Available documents (796)
IV / 2. ANALYSIS (IV) / ARTICLE IV(1)(b) / C. No requirement to authenticate the arbitration agreement / §74
74. During the drafting of article IV, the Belgian delegate proposed that the arbitration agreement be authenticated as well.104 This was opposed by the French delegate who considered that the production of the arbitration agreement should not be subject to excessive requirements, particularly in light of the fact that many arbitrations were based on arbitral clauses agreed to in an exchange of correspondence.105 The final text of article IV(1)(b) does not include an authentication requirement.
104. Travaux préparatoires, United Nations Conference on International Commercial Arbitration, Summary Records of the Seventeenth meeting of the United Nations Conference on International Commercial Arbitration, UN Doc. E/CONF.26/SR.17, at 6-7.

• WHAT THIS EXERCISE ASKS
(1) In the passage on authenticating the arbitration agreement, which delegate opposed the Belgian proposal?
(2) Reproduce the passage on authenticating the arbitration agreement, starting with "IV / 2. ANALYSIS" and going on through "E/CONF.26/SR.17, at 6-7.".
The lines after this are unrelated to the passage on authenticating the arbitration agreement.

• DATA LINES
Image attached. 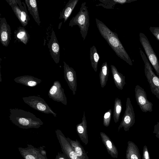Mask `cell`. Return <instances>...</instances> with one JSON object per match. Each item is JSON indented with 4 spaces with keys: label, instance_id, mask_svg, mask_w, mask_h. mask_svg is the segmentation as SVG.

• SOLVED PROBLEMS
(1) The French delegate.

(2)
IV / 2. ANALYSIS (IV) / ARTICLE IV(1)(b) / C. No requirement to authenticate the arbitration agreement / §74
74. During the drafting of article IV, the Belgian delegate proposed that the arbitration agreement be authenticated as well.104 This was opposed by the French delegate who considered that the production of the arbitration agreement should not be subject to excessive requirements, particularly in light of the fact that many arbitrations were based on arbitral clauses agreed to in an exchange of correspondence.105 The final text of article IV(1)(b) does not include an authentication requirement.
104. Travaux préparatoires, United Nations Conference on International Commercial Arbitration, Summary Records of the Seventeenth meeting of the United Nations Conference on International Commercial Arbitration, UN Doc. E/CONF.26/SR.17, at 6-7.